For Against Me! the transition from idealistic teens to realistic adults mirrored many onetime punk rockers, but when the Gainesville, Florida, band finally grew disillusioned with their constricting identity, their gradual split from punk rock spurned a deafening backlash. This was a divorce years in the making, as the band parlayed their impressive groundwork of indie recordings and relentless touring into an eyebrow-raising deal with Sire Records. (The band previously boasted about walking away from Universal's $1 million offer in their tour DVD We're Never Going Home).

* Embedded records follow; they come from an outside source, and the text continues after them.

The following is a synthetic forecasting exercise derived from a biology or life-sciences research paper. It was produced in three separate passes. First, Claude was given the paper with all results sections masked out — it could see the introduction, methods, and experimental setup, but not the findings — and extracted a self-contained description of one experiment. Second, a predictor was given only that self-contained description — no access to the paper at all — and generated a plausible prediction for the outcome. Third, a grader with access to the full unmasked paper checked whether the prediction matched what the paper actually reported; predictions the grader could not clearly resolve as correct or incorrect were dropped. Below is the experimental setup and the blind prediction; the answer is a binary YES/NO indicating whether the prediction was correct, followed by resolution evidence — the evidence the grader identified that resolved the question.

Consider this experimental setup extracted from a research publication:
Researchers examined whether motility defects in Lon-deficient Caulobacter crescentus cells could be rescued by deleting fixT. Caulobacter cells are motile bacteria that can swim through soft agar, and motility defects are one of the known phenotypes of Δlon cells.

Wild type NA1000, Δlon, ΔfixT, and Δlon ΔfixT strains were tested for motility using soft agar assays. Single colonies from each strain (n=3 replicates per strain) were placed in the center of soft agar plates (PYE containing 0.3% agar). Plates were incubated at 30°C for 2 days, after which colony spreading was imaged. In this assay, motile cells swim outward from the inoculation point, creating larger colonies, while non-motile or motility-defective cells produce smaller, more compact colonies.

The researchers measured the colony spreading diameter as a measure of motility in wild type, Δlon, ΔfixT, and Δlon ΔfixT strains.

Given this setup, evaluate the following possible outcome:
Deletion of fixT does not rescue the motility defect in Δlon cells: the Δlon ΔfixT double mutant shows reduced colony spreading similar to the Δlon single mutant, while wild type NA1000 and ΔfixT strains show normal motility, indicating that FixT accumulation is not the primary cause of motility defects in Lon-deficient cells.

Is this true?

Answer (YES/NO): YES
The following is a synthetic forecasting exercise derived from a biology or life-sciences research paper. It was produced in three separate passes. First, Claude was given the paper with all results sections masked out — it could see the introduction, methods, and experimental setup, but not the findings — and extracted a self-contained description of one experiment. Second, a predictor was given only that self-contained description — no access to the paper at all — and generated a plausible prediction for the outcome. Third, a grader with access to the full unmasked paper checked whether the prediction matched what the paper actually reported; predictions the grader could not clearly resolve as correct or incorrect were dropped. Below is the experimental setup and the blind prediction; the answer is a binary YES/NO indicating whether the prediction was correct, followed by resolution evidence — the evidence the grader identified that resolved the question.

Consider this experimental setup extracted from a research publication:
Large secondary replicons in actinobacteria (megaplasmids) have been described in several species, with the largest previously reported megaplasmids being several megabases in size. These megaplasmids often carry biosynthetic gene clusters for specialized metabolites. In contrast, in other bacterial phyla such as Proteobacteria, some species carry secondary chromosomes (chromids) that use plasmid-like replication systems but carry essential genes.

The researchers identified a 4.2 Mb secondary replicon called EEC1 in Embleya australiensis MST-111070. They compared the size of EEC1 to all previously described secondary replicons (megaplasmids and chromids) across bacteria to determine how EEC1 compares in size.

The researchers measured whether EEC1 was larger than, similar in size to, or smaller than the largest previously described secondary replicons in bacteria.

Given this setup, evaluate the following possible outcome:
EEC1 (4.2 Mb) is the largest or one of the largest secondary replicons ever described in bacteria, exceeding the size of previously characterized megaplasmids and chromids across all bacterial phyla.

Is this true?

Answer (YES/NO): YES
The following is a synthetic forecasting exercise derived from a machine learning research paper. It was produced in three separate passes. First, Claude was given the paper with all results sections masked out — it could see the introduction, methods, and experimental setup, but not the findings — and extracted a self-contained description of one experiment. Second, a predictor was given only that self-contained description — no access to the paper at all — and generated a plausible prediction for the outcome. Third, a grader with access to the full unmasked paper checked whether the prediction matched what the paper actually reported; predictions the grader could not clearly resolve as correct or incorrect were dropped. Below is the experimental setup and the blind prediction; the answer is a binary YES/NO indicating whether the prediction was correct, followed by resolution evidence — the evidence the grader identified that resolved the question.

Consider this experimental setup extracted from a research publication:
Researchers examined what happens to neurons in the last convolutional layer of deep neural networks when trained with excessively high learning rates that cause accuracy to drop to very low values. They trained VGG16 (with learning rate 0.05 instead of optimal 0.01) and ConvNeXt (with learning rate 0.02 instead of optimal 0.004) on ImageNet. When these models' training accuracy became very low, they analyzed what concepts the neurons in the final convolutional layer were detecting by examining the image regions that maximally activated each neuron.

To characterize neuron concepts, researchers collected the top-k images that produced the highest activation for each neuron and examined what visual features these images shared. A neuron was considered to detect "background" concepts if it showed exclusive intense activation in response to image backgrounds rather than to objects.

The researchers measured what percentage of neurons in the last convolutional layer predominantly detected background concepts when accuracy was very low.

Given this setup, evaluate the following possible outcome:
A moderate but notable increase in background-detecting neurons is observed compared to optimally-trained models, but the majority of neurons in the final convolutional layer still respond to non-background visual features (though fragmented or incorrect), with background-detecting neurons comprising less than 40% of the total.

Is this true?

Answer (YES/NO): NO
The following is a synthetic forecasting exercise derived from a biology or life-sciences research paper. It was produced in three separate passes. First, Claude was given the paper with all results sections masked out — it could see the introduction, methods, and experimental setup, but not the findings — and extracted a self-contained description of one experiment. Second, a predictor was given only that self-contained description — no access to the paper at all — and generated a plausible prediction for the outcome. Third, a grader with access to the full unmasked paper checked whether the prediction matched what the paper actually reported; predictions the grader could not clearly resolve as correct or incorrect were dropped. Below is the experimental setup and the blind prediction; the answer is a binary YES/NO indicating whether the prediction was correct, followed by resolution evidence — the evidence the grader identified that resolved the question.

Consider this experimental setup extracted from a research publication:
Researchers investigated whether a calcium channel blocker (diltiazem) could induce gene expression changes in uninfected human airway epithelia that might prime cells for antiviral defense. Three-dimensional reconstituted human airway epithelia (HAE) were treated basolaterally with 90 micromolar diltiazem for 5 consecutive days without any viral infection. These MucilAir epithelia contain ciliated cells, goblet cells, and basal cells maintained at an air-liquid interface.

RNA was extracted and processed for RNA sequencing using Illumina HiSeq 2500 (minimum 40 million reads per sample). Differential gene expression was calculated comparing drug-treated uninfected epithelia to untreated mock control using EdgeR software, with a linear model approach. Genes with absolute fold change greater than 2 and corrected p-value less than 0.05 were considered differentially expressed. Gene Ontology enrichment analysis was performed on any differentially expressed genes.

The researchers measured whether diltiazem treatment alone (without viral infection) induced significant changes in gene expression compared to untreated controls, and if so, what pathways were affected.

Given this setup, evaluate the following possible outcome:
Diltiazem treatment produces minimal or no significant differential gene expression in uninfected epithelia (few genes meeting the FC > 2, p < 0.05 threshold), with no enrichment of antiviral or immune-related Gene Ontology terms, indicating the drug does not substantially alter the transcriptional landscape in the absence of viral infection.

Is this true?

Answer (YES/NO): NO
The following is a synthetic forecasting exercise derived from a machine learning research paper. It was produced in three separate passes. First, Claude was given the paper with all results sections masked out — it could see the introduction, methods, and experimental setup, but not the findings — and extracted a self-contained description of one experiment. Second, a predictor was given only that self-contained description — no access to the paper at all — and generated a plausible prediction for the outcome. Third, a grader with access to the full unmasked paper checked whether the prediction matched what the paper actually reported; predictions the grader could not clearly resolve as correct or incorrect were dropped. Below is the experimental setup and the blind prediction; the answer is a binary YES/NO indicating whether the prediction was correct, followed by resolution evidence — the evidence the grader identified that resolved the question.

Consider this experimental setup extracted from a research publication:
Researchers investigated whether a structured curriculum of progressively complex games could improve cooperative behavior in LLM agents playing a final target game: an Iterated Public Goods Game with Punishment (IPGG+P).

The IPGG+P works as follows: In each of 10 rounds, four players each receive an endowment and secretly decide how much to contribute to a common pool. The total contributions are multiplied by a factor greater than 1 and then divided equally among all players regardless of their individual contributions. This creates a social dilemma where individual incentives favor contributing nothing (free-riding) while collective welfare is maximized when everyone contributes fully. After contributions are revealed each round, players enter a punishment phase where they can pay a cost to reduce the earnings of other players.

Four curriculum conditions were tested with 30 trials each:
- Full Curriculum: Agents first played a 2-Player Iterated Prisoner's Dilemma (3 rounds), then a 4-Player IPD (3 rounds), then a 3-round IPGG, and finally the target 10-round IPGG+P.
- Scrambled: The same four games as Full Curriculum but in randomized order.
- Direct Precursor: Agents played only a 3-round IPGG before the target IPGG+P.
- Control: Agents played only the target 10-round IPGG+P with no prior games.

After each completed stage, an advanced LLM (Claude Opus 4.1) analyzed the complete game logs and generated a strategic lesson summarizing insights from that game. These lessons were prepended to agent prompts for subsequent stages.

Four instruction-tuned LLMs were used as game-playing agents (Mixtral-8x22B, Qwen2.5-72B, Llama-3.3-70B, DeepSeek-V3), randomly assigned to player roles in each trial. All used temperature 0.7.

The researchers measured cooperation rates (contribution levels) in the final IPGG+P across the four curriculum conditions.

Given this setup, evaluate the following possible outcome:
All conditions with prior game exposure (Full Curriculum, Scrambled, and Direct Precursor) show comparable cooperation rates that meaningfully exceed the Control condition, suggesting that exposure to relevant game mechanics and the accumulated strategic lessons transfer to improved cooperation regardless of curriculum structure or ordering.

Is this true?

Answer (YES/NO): NO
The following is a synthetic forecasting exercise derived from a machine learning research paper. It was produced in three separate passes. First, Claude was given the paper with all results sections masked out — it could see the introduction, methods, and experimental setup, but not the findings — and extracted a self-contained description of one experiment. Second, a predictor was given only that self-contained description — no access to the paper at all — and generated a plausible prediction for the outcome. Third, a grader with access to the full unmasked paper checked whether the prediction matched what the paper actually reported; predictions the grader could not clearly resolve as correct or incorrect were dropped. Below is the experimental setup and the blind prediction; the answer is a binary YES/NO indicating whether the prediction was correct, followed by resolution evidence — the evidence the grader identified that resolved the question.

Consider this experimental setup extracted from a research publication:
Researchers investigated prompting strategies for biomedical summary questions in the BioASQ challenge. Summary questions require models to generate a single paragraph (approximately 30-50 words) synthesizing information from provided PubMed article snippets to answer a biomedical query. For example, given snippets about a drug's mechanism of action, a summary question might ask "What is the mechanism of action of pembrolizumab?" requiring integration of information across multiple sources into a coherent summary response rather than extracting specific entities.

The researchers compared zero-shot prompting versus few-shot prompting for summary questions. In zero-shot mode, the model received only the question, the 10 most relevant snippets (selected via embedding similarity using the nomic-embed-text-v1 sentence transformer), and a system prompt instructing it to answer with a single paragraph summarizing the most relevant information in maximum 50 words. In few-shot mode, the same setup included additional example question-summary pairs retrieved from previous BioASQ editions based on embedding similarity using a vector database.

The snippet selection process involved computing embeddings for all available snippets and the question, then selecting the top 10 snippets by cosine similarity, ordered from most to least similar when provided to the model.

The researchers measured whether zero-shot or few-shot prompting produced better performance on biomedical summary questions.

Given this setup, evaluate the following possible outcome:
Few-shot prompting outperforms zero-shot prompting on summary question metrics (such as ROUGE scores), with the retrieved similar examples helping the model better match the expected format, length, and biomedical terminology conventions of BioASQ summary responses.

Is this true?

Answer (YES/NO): NO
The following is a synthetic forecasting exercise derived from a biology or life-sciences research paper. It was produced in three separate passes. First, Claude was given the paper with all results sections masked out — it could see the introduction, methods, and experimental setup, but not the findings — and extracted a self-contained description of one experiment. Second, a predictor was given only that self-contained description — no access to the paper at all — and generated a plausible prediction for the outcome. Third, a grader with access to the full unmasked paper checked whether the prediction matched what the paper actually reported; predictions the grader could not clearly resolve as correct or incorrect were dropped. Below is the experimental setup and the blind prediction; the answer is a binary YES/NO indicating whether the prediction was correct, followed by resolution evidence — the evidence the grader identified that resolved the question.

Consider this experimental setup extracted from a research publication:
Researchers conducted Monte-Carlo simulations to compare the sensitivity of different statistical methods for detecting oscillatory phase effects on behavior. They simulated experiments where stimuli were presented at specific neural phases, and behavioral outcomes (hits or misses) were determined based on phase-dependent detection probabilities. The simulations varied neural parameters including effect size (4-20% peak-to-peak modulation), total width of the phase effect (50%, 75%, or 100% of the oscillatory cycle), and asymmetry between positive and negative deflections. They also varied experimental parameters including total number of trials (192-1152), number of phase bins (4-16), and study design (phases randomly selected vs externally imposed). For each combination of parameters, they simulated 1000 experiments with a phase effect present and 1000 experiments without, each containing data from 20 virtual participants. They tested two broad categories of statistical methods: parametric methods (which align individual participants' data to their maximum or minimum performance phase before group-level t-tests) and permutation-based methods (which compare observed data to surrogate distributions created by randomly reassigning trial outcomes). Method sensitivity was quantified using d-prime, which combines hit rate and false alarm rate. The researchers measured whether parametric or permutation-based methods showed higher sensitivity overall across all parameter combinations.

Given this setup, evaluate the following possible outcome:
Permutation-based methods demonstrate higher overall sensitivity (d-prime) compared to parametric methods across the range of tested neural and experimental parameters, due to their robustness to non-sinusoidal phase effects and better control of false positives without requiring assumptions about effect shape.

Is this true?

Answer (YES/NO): YES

Their time spent under the Sire logo resulted in a pair of recordings: the emboldened New Wave in 2007, and last year's less impressive White Crosses. This tumultuous period found Against Me! straying from the starry-eyed and neck-bearded ways of Gainesville punk, toward a more streamlined sound. This transition spilled over into frontman Tom Gabel's unabashedly candid lyrics, as he deliberately used New Wave to make a case for crossing over to the FM airwaves, then White Crosses for denouncing the band's rigid past.

In addition to the band's newfound Springsteen obsession—their Boss fantasy came to fruition when E Street offspring Jay Weinberg, son of Max, temporarily joined the band late last year—White Crosses was notable for its ironic choice of lead single. In the anthemic "I Was a Teenage Anarchist," Gabel offers a rebuttal to a song he previously penned, singing, "I was a teenage anarchist but then the scene got too rigid/It was mob mentality/they set their rifle sights on me." It's unquestionably a knee-jerk reaction from Gabel, but you can't fault Against Me! for attempting to free themselves from punk's unfaltering altruism. Since parting ways with Sire this past November the band is now able to do what they please, finally unfettered from their turbulent past.